§ **Given exercise**: Copy the listing below word for word, from its first line down to and including the line that contains "<instances>".

§ **Data provided**:
* * * *

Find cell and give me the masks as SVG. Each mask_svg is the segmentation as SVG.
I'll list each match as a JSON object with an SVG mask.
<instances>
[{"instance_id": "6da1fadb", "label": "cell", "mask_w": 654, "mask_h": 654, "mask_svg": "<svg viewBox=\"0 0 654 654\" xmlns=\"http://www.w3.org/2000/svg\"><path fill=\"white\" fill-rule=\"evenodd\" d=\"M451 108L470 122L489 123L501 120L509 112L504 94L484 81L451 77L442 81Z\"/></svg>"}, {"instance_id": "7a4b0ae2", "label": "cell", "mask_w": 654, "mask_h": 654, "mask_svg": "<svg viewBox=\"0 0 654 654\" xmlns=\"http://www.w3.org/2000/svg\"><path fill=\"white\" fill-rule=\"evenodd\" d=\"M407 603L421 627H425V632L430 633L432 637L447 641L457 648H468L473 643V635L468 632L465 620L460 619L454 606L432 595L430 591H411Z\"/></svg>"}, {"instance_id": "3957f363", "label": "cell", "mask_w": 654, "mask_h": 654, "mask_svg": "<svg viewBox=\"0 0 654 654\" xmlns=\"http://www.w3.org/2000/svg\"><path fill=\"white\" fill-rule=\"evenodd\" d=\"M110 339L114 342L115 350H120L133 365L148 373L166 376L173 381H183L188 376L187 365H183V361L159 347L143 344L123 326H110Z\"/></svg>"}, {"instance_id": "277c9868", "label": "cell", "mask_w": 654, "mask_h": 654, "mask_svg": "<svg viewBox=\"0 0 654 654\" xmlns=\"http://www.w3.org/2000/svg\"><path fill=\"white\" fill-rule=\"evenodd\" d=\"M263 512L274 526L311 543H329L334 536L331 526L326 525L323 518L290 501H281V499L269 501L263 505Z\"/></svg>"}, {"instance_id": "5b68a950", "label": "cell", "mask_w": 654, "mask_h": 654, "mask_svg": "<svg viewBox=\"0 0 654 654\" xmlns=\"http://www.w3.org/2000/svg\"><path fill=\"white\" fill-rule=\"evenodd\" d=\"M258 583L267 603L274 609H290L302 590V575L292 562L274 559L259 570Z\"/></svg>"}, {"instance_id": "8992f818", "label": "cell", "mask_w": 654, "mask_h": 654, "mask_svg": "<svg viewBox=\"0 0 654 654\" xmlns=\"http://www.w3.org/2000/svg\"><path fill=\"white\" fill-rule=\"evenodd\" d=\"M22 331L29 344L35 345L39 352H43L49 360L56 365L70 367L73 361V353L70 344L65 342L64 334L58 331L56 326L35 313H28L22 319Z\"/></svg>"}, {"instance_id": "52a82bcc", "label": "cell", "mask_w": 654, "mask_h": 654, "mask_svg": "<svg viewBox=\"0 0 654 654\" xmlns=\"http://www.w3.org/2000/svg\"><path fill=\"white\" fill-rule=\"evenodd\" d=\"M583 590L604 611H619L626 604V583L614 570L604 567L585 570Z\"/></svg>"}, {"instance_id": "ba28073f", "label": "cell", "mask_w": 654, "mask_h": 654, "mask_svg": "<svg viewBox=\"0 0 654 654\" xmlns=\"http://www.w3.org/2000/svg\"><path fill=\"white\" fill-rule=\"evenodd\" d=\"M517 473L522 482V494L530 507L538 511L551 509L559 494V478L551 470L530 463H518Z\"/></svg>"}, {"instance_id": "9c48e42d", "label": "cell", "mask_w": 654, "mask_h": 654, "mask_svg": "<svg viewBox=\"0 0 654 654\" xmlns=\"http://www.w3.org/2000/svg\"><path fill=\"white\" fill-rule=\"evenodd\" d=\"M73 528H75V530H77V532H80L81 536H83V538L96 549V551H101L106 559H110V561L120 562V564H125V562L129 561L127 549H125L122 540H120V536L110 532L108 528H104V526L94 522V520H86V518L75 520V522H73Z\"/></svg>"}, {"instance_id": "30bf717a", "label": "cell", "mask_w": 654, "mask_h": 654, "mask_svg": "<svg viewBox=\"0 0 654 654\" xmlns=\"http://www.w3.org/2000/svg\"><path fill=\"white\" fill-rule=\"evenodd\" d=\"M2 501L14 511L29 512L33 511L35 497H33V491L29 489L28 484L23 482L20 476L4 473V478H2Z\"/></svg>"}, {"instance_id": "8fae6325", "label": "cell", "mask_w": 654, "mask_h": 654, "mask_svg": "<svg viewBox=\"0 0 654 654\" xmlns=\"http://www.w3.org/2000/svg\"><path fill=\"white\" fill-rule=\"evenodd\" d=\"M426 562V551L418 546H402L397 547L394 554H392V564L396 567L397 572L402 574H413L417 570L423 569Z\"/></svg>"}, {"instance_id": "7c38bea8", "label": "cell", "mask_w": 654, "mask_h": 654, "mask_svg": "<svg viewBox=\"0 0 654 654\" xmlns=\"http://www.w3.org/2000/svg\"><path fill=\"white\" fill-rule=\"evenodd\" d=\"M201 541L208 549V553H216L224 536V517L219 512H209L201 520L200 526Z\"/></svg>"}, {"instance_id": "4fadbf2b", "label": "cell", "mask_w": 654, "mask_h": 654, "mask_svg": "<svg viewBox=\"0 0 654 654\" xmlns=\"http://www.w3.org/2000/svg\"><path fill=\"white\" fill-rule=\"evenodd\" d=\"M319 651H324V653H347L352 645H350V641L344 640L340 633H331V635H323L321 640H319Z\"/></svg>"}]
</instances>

* * * *

§ **Task response**:
Find cell and give me the masks as SVG. Each mask_svg is the segmentation as SVG.
I'll list each match as a JSON object with an SVG mask.
<instances>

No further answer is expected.